Amplifiers, cabinets, and subwoofers find it quite difficult to produce sound at high volumes. If you try it, you are highly likely to encounter problems like unwanted rattles in wooden speakers, power amplifier distortion, and excessive “chuffing” sounds for the port of your bass-reflex speakers.
And, this is where LFE+MAIN comes in. As we have seen, LFE allows the low frequencies of speaker channels that you have set to “Small” to output from the subs. LFE+MAIN amplifies the low frequencies from all your speakers and sends them to the main speaker, whether you set them to “Large” or “Small.”
Considering Speaker Size When Setting LFE+MAIN
Understanding the speaker size is also essential for proper bass management. We have been talking about “Large,” which means full-range speakers that can play down to 20Hz.
On the other hand, the small speakers, “Small,” lack the capacity to play down to 20Hz irrespective of whether they are more than 6 feet tall.
In this regard, the speaker size setting is referring to the frequency extension.
Whenever you set your speakers to “Small,” you are allowing your sub to perform its job. The speaker gets relieved from trying hard to create the lowest frequencies. This gives the speakers a new life and allows them to play the appropriate frequencies perfectly.
Your subwoofer is also happy to steal the show when producing low-end bass.

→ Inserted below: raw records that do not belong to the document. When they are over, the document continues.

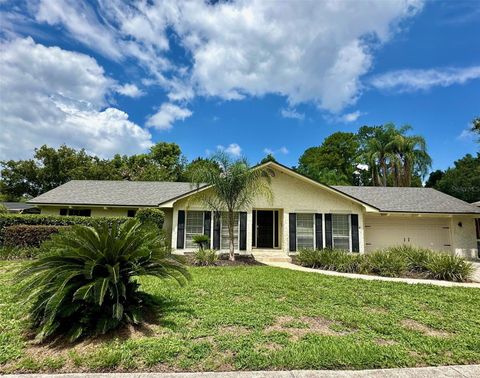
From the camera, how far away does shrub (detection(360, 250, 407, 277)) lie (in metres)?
10.2

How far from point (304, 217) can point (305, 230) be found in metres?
0.68

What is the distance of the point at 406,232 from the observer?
16.5 m

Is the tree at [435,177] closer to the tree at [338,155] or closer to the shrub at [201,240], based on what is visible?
the tree at [338,155]

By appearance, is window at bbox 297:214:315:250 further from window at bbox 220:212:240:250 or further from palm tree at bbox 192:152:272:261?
palm tree at bbox 192:152:272:261

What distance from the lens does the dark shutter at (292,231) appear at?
14703 mm

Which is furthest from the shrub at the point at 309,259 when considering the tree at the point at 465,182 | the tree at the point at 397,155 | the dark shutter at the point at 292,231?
the tree at the point at 465,182

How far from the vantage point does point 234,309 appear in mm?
5566

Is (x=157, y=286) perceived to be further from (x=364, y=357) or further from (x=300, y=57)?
(x=300, y=57)

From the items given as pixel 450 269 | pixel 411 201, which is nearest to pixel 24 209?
pixel 450 269

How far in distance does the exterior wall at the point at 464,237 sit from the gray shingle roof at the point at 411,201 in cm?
82

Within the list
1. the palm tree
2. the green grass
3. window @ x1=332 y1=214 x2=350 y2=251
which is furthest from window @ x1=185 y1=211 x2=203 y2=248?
the green grass

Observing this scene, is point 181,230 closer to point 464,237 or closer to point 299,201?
point 299,201

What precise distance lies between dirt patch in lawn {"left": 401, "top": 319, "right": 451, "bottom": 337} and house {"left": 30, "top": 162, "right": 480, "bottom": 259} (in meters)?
9.46

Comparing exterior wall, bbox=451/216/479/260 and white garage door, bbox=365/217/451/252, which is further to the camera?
white garage door, bbox=365/217/451/252
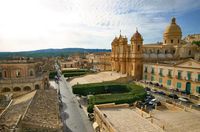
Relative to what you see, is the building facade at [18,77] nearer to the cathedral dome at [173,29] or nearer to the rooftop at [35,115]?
the rooftop at [35,115]

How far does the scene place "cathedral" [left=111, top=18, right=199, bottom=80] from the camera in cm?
4375

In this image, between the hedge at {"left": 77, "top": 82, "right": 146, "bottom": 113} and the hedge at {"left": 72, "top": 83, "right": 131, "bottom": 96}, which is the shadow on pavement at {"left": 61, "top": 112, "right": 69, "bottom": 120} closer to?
the hedge at {"left": 77, "top": 82, "right": 146, "bottom": 113}

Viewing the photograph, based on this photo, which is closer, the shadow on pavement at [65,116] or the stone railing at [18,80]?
the shadow on pavement at [65,116]

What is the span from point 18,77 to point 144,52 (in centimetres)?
3165

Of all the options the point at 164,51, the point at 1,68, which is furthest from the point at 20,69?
the point at 164,51

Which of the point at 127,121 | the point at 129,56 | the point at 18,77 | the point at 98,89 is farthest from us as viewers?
the point at 129,56

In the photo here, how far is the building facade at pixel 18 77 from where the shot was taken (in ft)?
94.4

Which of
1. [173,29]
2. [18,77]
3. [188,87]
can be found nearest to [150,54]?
[173,29]

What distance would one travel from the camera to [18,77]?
3231cm

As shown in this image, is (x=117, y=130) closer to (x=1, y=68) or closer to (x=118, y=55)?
(x=1, y=68)

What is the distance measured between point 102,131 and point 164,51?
37.7 metres

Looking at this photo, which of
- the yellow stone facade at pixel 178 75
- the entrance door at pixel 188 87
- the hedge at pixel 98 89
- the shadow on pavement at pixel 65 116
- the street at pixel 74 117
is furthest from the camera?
the entrance door at pixel 188 87

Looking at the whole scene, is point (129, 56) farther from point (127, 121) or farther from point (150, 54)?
point (127, 121)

So, this is a better way to protect your subwoofer than playback the LFE channel, which is delicate. Remember that this particular channel is hardcoded into 5.1 or 7.1 soundtracks.
It is the bass management settings that add your sub’s duties and feed them some frequencies that may easily get lost in the main speakers.

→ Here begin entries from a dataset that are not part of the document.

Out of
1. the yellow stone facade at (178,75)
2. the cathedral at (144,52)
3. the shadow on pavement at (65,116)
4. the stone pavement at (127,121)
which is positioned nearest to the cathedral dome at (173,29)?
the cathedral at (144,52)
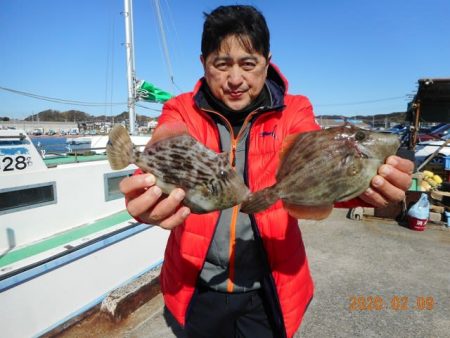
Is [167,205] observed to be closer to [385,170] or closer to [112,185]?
[385,170]

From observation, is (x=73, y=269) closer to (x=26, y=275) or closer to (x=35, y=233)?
(x=26, y=275)

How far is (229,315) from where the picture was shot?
229cm

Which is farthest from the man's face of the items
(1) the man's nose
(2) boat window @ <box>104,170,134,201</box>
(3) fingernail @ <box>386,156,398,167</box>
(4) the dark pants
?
(2) boat window @ <box>104,170,134,201</box>

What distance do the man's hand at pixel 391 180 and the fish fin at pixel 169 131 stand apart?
116 cm

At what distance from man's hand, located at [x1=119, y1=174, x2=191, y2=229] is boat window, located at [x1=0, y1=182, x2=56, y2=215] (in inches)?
173

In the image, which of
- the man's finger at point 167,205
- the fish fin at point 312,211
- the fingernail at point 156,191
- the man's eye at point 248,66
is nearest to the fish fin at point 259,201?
the fish fin at point 312,211

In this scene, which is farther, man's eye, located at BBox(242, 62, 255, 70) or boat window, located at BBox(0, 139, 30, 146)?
boat window, located at BBox(0, 139, 30, 146)

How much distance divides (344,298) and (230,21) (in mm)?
4716

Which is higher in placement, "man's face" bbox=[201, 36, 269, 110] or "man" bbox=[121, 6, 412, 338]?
"man's face" bbox=[201, 36, 269, 110]

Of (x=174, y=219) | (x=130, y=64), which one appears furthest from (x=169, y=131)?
(x=130, y=64)

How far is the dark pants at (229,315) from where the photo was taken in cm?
227

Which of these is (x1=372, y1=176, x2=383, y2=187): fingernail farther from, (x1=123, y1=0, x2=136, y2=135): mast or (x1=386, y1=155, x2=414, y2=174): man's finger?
(x1=123, y1=0, x2=136, y2=135): mast

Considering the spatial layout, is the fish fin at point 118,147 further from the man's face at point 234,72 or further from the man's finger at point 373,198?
the man's finger at point 373,198

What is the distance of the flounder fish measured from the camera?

When you set the speakers to “Large,” all the bass, including the 20Hz signals, go to the speakers. The subwoofer gets no signals. This is extremely dangerous, given that many speakers are not genuinely “Large.” The towering sizes are often misleading.
After considering the size of the speakers, we can now see why LFE+MAIN remains the best option in many scenarios.

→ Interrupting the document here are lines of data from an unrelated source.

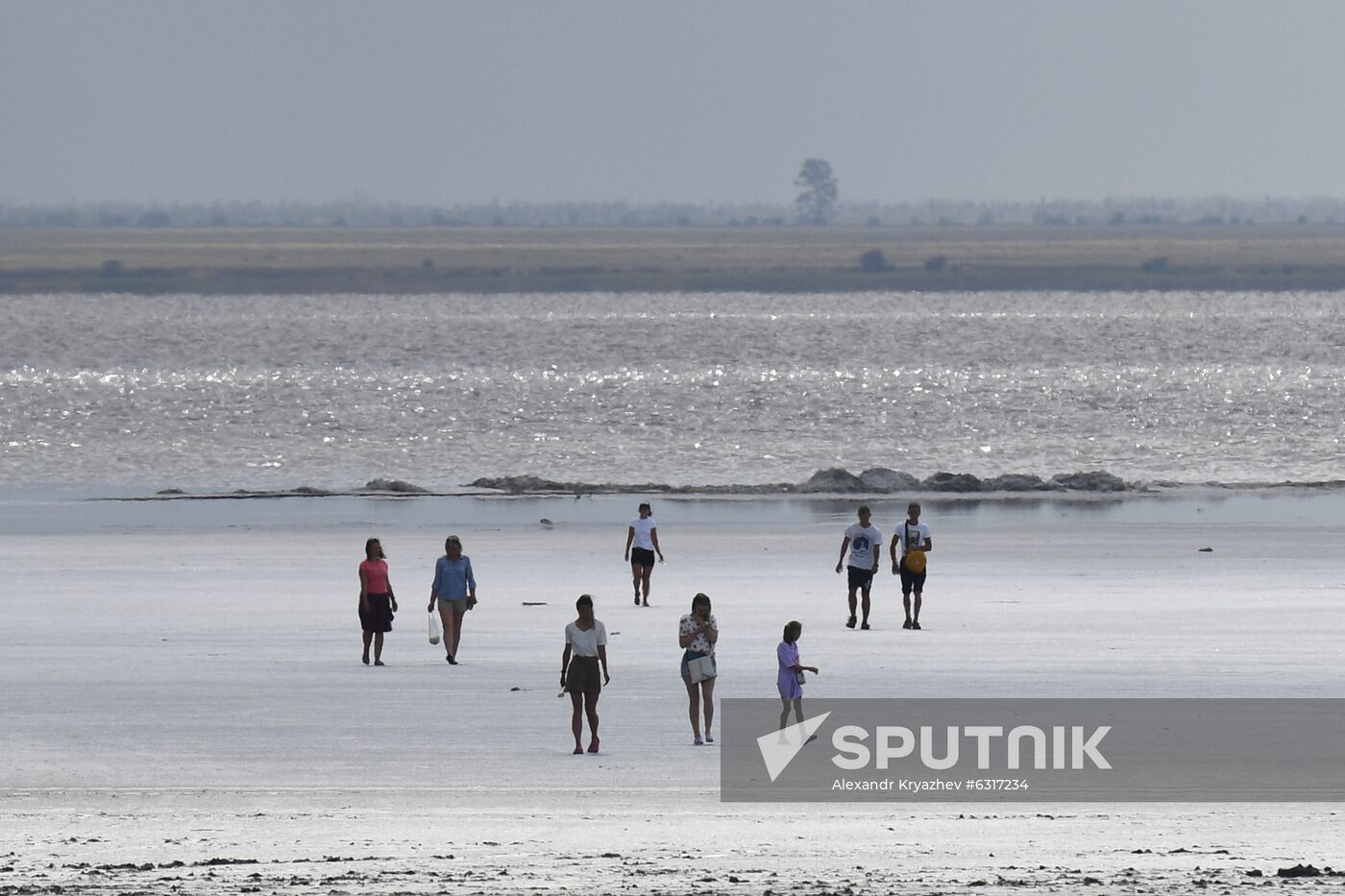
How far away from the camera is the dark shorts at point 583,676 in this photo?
17.4m

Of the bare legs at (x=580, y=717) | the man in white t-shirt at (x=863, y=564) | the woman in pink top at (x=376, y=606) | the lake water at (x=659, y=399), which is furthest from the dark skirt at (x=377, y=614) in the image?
the lake water at (x=659, y=399)

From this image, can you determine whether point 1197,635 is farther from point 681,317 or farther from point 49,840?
point 681,317

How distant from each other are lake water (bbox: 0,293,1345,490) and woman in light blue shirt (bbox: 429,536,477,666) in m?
25.2

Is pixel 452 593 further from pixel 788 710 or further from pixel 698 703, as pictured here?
pixel 788 710

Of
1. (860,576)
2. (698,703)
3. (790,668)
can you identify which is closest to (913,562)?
(860,576)

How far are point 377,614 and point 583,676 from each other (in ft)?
16.8

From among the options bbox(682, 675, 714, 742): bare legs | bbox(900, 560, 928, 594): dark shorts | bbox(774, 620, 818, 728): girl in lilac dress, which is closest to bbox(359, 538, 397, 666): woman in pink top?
bbox(682, 675, 714, 742): bare legs

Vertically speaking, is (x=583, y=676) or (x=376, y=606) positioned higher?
(x=583, y=676)

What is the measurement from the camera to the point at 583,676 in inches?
685

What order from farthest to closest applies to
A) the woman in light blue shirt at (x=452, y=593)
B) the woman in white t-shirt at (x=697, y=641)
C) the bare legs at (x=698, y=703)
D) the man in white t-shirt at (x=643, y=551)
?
the man in white t-shirt at (x=643, y=551) < the woman in light blue shirt at (x=452, y=593) < the bare legs at (x=698, y=703) < the woman in white t-shirt at (x=697, y=641)

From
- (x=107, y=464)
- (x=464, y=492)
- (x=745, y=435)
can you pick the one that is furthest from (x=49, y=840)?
(x=745, y=435)

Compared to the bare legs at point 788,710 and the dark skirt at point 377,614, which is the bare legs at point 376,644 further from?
the bare legs at point 788,710

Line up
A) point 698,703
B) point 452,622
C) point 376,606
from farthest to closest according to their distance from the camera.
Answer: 1. point 452,622
2. point 376,606
3. point 698,703

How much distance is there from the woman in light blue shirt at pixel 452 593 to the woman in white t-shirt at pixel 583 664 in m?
4.90
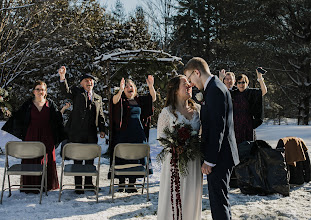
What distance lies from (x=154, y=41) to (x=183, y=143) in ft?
62.5

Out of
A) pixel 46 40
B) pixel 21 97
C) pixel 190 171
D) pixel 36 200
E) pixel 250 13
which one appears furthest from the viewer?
pixel 250 13

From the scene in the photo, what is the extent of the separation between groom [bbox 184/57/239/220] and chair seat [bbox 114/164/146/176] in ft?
7.02

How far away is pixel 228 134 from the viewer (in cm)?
319

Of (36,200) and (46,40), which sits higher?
(46,40)

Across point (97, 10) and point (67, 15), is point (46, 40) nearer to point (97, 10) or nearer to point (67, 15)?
point (67, 15)

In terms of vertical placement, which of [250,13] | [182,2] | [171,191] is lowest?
[171,191]

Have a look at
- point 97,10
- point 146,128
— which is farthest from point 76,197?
point 97,10

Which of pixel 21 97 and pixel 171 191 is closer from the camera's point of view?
pixel 171 191

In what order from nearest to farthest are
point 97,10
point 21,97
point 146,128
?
point 146,128
point 21,97
point 97,10

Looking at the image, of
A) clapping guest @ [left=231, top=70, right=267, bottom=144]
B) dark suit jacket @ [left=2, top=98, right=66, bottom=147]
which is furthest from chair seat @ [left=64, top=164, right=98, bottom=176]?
clapping guest @ [left=231, top=70, right=267, bottom=144]

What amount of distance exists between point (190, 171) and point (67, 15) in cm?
1436

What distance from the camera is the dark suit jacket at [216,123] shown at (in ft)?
9.97

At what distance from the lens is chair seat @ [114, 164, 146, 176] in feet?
16.8

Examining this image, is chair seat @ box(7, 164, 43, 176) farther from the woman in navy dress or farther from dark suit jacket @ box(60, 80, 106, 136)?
the woman in navy dress
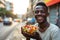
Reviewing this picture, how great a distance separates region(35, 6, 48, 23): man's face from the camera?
3354 millimetres

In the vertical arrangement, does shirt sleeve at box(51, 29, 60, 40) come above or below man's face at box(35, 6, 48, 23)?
below

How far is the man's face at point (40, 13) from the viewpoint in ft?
11.0

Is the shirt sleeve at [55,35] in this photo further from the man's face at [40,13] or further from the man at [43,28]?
the man's face at [40,13]

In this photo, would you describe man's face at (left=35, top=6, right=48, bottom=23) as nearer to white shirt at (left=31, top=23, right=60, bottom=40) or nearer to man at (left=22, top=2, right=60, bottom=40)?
man at (left=22, top=2, right=60, bottom=40)

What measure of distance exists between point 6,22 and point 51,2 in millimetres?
38310

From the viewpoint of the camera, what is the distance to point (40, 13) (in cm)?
339

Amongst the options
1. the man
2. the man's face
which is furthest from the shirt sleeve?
the man's face

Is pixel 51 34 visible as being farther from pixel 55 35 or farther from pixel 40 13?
pixel 40 13

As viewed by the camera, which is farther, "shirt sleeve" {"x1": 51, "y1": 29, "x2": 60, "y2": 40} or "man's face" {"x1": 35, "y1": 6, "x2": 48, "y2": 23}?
"man's face" {"x1": 35, "y1": 6, "x2": 48, "y2": 23}

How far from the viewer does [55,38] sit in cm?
326

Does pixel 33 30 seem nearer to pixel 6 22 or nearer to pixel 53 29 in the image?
pixel 53 29

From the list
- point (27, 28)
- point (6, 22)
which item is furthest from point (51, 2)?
point (6, 22)

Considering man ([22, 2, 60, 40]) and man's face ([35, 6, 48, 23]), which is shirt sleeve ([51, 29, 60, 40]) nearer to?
man ([22, 2, 60, 40])

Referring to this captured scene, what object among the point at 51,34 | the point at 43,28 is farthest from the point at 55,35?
the point at 43,28
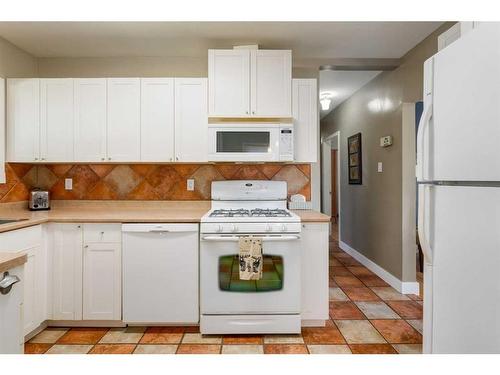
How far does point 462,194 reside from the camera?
121 cm

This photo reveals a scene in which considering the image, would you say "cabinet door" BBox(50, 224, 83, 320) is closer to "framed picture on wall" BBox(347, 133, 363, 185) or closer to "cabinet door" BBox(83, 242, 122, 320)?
"cabinet door" BBox(83, 242, 122, 320)

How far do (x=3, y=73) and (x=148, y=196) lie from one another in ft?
5.25

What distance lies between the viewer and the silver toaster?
2789 mm

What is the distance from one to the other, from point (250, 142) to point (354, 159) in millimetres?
2430

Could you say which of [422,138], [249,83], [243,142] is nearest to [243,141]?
[243,142]

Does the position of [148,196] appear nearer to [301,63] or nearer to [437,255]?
[301,63]

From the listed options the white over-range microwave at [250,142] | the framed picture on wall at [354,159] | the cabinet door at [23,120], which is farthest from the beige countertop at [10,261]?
the framed picture on wall at [354,159]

You get better quality, whether you use small or large speakers. But you can also set them to “Large” and double the low frequencies and then send them to the sub.
When to Use LFE+MAIN
LFE-MAIN is always the best choice whenever you are playing back PCM (2-channel) audio.
Using LFE alone may not give you the best output at such a moment. In contrast to MAIN, LFE provides bass-only sound (<120 Hz.).
Moreover, it has no direct impact on the directionality of the soundtrack. In other words, the purpose of LFE is to supplement the overall bass content.
Film formats with a separate LFE channel are always combined with the bass from the MAIN in the proper acoustic mixing ratio for the best experience. When you are playing PCM-based audio, LFE+MAIN guarantees you the desired low frequency.
On Handling the Subwoofer Itself
Once you have decided to use LFE+MAIN, ensure you have an efficient AV receiver with the needed bass management controls.
And then start by setting the sub’s low-pass crossover to the highest setting. This way, you prevent the subwoofer’s crossover from hanging up with that of the receiver.
If you notice a peak that you cannot manage with ease at the crossover point, you can dial it back and tamper it off a bit. The idea here is to make sure that the subwoofer is free to playback whenever you want.
You can also use the phase controls on the subwoofer. Some subs have switches, while others have a rotating dial. If you have difficulty getting a smooth response on your subwoofer and cannot move it to another location, you can experiment with the switch.
Using LFE+MAIN to set your home theater is simple if you understand the different speaker sizes and the impact on the sound. Hopefully, the information we have presented here is enough for you to understand what LFE+MAIN means and use it with ease.
You can rely on the basic principles to get practicing and experiment with various techniques to have a great home theater.